CoreTex accepts work by measuring improvement over the current parent substrate. The parent and candidate are scored on the same gate and confirm packs, so the threshold is about marginal retrieval gain rather than absolute benchmark score.

The state-advance threshold is:

stateAdvanceThresholdPpm =
  minImprovementPpm + baselineVariancePpm + replayTolerancePpm

The v16 launch profile pins replayTolerancePpm = 250 and baselineParentScorePpm = 288438. baselineVariancePpm is present when the current baseline was sampled broadly enough to measure variance. The difficulty controller clamps minImprovementPpm between 2,500 ppm and 150,000 ppm.

Baseline state is tracked per live root.
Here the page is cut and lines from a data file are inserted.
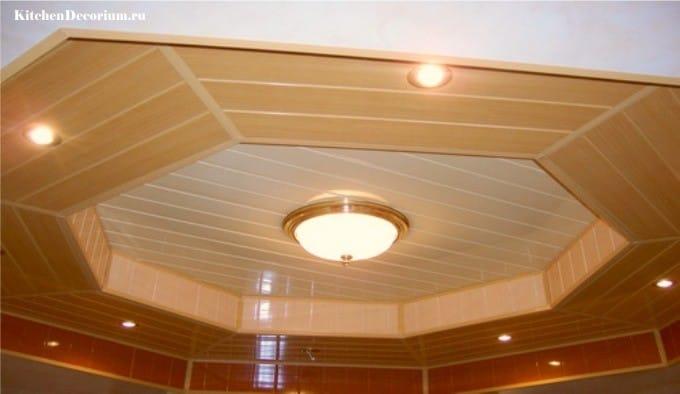 Двухуровневый потолок из пластиковых панелей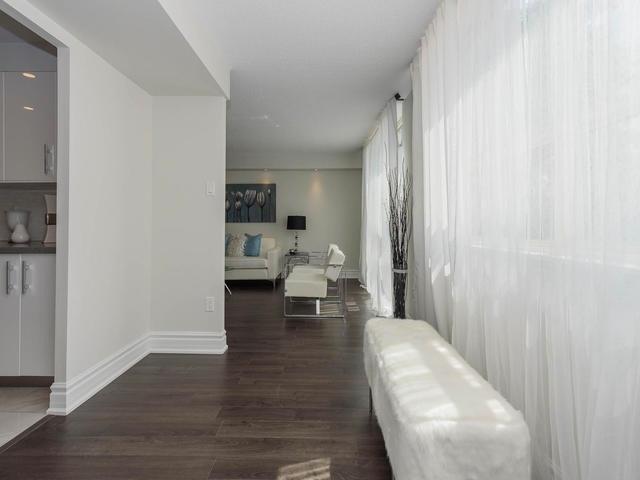 Condo Apartment at 30 Harding Blvd W, Unit 208, Richmond Hill, Ontario. Image 5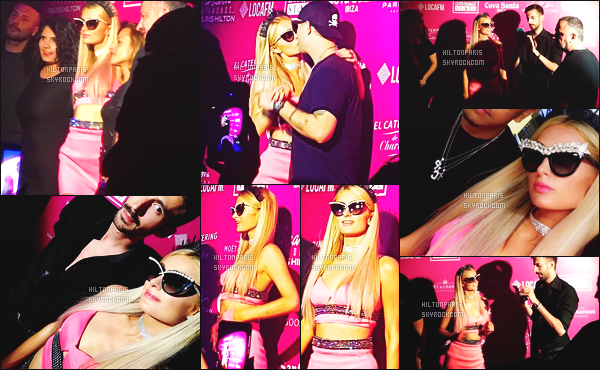 ------- 09/07/16: La princesse  Paris Hilton  photographiée   entrain de mixer à sa soirée de  Foam And Diamond   -  à Ibiza.   J'aime beaucoup sa tenue rose. Cela lui va tres bien,  gros top je lui accorde. J'adore trop aussi ses longs cheveux lisse. Elle est parfaite.    -------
The epoch-start context pins the parent root and baseline manifest hash. Each accepted state advance moves the live root, and the coordinator records the accepted scoreAfterPpm as the effective baseline for that new root. If a root appears without a known baseline, such as after a foreign advance or rotation, submissions return awaiting_baseline_recompute until the recalibrated baseline is installed.
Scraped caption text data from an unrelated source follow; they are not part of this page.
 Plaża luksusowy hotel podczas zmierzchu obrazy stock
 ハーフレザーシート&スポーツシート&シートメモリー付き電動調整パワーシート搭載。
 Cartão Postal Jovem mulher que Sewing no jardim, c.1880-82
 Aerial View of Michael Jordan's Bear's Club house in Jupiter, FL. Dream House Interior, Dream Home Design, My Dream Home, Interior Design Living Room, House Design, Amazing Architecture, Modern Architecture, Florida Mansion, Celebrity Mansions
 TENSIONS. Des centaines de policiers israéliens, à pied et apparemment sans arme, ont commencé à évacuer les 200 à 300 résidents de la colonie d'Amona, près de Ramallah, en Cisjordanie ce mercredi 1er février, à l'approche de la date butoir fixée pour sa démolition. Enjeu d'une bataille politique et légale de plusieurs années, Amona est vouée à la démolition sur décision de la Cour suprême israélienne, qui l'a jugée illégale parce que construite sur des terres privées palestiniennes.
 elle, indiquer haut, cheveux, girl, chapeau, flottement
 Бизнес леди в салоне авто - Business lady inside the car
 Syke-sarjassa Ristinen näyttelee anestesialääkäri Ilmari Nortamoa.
The screener threshold is derived from the same live baseline. It combines:

Signal Effect
Remaining headroom Higher parent scores leave less easy gain
Recent noise floor Raises the gate above measured replay noise
State-advance floor Keeps screeners tied to the real advance threshold
Probe pass rate Adds an anti-gaming penalty when weak probes pass too often
Static floor Operator floor from coordinator config, if set

Epoch difficulty updates use nextMinImprovementPpm:

Epoch signal Controller response
More state advances than target Ramp threshold upward
Zero advances with many quality attempts Decay threshold
Some quality attempts below target advances Ease through under_target_recovery
Zero advances and zero quality attempts Drift toward the floor
Major corpus delta Freeze for one epoch with major_delta_grace

A major delta is detected with isMajorDelta(nextEvalHiddenCount, previousEvalHiddenCount, majorDeltaThreshold). The v16 profile pins majorDeltaThreshold = 220. During grace, the threshold is held steady while the baseline is recomputed against the new corpus, frontier, and query-pack context.

Calibration artifacts bind the pieces that matter for replay: corpus root, active frontier root, query-pack policy, baseline score, variance, fixed-pack repeatability, model pins, runtime pins, and profile hash. Corpus evolution also checks that positive eval_hidden qrels still point to available documents before publishing a rotation.